OCR¶
A filter that performs optical character recognition on video frames.
Tesseract 3.04.00 language data files are required. See the datapath parameter.
- ocr.Recognize(clip clip[, string datapath, string language="", string[] options])¶
This function runs Tesseract on each video frame and adds the following properties:
- OCRString
The OCR result as UTF-8 string.
- OCRConfidence
Confidence value for each recognized word as an array of integers in range 0-100. The number of confidence values should correspond to the number of space-delimited words in
OCRString
.
Parameters:
- clip
Clip to be processed. Must be grayscale with 8 bits per sample.
- datapath
Path to a folder containing a “tessdata” folder, in which Tesseract’s data files must be found. Must have a trailing slash.

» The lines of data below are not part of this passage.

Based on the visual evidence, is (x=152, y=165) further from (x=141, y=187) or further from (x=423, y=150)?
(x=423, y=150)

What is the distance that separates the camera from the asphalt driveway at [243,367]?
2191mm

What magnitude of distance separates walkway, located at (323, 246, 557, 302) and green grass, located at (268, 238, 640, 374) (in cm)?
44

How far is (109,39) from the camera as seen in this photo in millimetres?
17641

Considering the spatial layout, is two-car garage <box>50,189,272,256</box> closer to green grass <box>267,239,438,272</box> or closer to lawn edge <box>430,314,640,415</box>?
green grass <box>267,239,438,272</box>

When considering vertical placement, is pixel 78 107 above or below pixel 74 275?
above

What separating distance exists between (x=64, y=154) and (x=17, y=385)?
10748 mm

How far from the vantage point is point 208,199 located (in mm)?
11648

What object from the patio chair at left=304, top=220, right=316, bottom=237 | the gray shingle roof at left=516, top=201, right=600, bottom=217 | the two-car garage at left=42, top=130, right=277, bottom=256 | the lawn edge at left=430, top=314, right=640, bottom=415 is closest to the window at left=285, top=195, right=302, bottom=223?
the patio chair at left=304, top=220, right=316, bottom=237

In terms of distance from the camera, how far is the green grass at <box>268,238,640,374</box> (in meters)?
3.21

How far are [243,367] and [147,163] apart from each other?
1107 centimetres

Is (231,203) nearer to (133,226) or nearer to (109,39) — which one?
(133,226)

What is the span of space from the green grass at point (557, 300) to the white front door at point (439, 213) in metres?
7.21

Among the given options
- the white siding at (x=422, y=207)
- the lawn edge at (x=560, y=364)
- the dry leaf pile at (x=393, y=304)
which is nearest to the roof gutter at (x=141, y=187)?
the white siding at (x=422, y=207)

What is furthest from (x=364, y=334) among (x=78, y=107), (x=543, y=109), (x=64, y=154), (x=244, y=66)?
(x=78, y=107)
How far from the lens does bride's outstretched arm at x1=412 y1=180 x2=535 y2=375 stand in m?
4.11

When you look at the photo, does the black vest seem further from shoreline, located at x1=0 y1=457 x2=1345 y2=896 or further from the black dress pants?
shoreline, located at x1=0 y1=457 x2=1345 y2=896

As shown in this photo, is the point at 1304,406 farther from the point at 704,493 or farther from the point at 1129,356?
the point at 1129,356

In Windows, this parameter’s default value is the folder where the Ocr plugin DLL resides. In other operating systems, this parameter’s default value is empty, and Tesseract’s default data path will be used.
- language
An ISO 639-3 language string. Uses Tesseract’s default language if unset (usually
eng
). The language may be a string of the form[~]<lang>[+[~]<lang>]*
, indicating that multiple languages are to be loaded. E.g.hin+eng
will load Hindi and English. Languages may specify internally that they want to be loaded with one or more other languages, so the~
sign is available to override that. E.g. ifhin
were set to loadeng
by default, thenhin+~eng
would force loading onlyhin
. The number of loaded languages is limited only by memory, with the caveat that loading additional languages will impact both speed and accuracy, as there is more work to do to decide on the applicable language, and there is more chance of hallucinating incorrect words.- options
Options to be passed to Tesseract, as a list of (key, value) pairs. Available options are documented in
tesseractclass.h
of Tesseract’s source code.Warning
Tesseract is not completely thread-safe. Changing any of the options starting with
classify
ortextord
will change them for all instances of this filter.
Example:
ret = core.ocr.Recognize(src, language="eng", options=["tessedit_char_whitelist", "0123456789abcdefghijklmnopqrstuvwxyzABCDEFGHIJKLMNOPQRSTUVWXYZ.:;,-!?\"'"])
Note
This only really works on frames that contain nothing but text, so make sure to filter the input appropriately if this is not the case.